[Dataset entries]
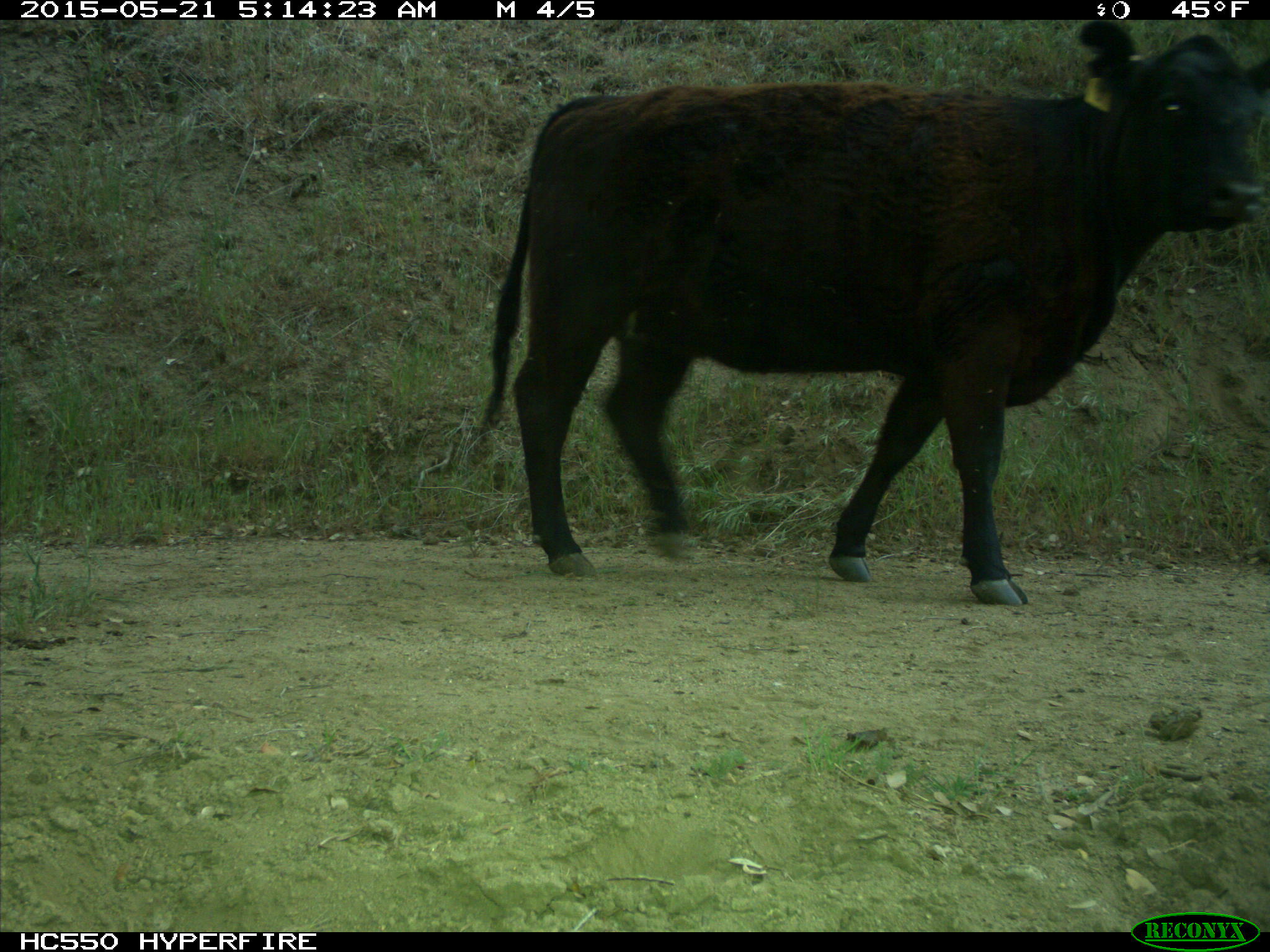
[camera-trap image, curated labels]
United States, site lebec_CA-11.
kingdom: Animalia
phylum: Chordata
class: Mammalia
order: Artiodactyla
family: Bovidae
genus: Bos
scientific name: Bos taurus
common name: domestic cow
Bos taurus (domestic cow).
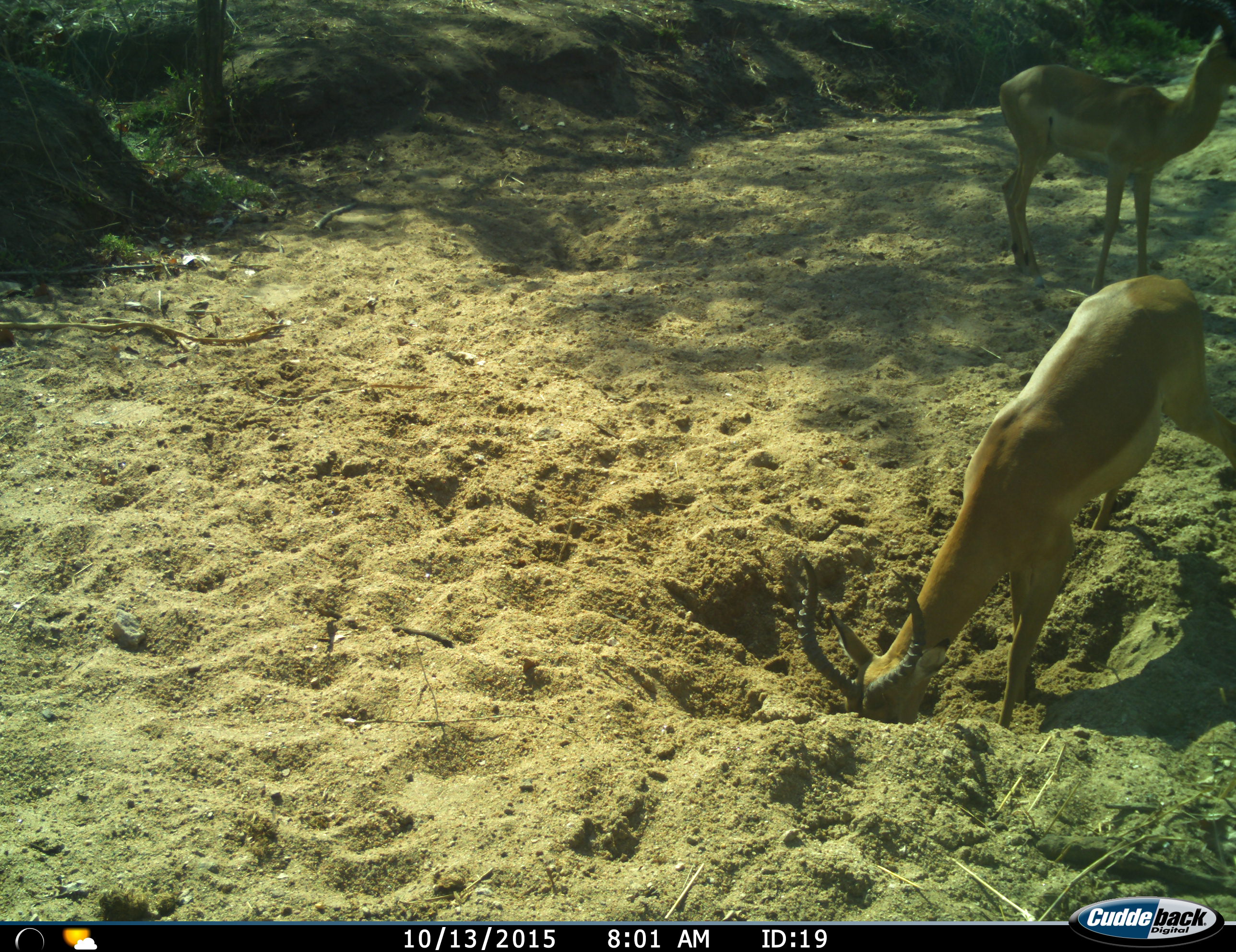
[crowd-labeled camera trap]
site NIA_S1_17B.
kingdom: Animalia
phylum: Chordata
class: Mammalia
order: Artiodactyla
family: Bovidae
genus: Aepyceros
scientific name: Aepyceros melampus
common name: impala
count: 2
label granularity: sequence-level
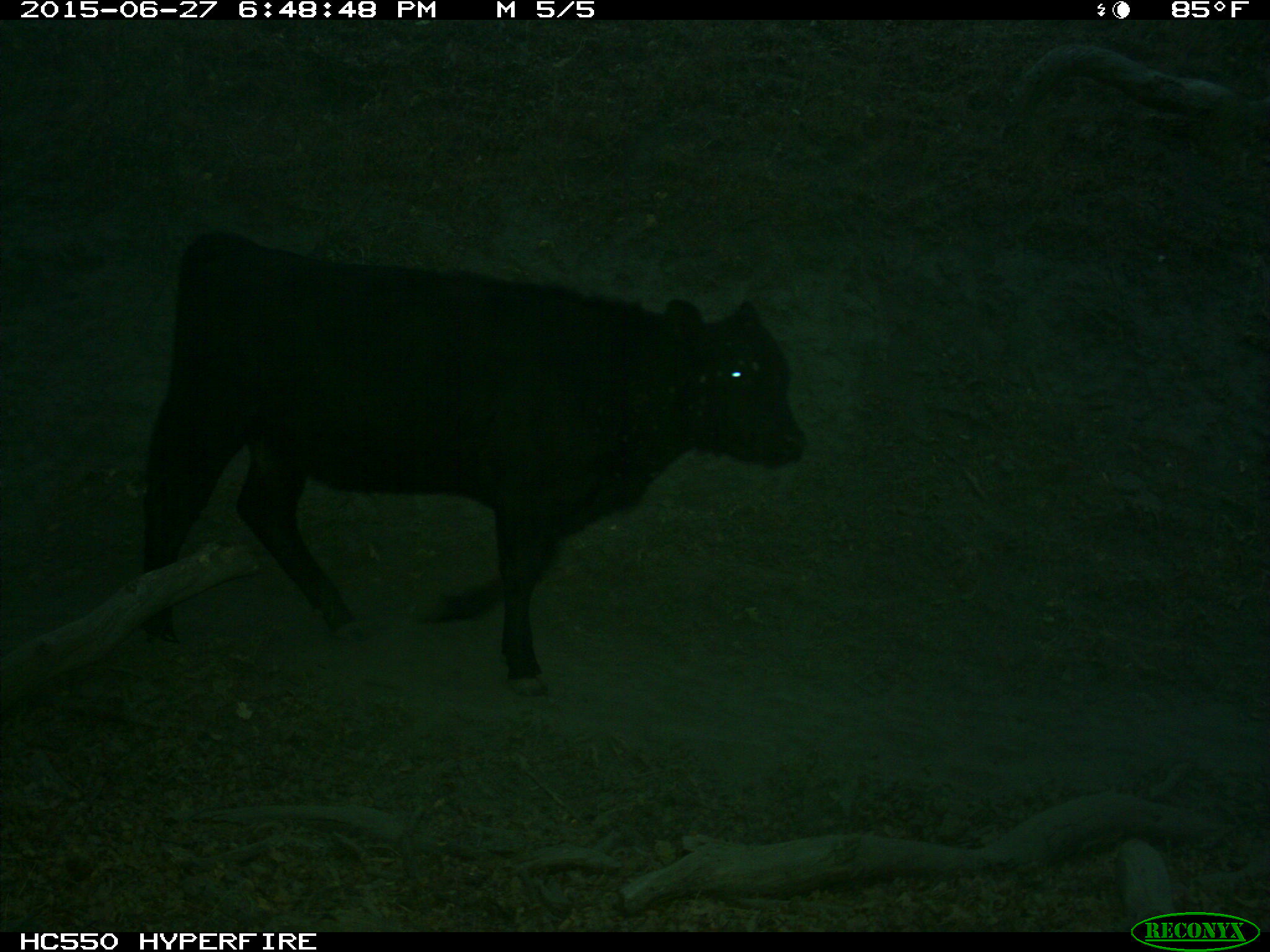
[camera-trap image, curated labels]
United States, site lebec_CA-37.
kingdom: Animalia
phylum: Chordata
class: Mammalia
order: Artiodactyla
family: Bovidae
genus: Bos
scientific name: Bos taurus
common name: domestic cow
Bos taurus (domestic cow).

- **What the task asks**
All of the data above needs to be retyped exactly, with the pictures removed.

- **Worked solution**
[camera-trap image, curated labels]
United States, site lebec_CA-11.
kingdom: Animalia
phylum: Chordata
class: Mammalia
order: Artiodactyla
family: Bovidae
genus: Bos
scientific name: Bos taurus
common name: domestic cow
Bos taurus (domestic cow).
[crowd-labeled camera trap]
site NIA_S1_17B.
kingdom: Animalia
phylum: Chordata
class: Mammalia
order: Artiodactyla
family: Bovidae
genus: Aepyceros
scientific name: Aepyceros melampus
common name: impala
count: 2
label granularity: sequence-level
[camera-trap image, curated labels]
United States, site lebec_CA-37.
kingdom: Animalia
phylum: Chordata
class: Mammalia
order: Artiodactyla
family: Bovidae
genus: Bos
scientific name: Bos taurus
common name: domestic cow
Bos taurus (domestic cow).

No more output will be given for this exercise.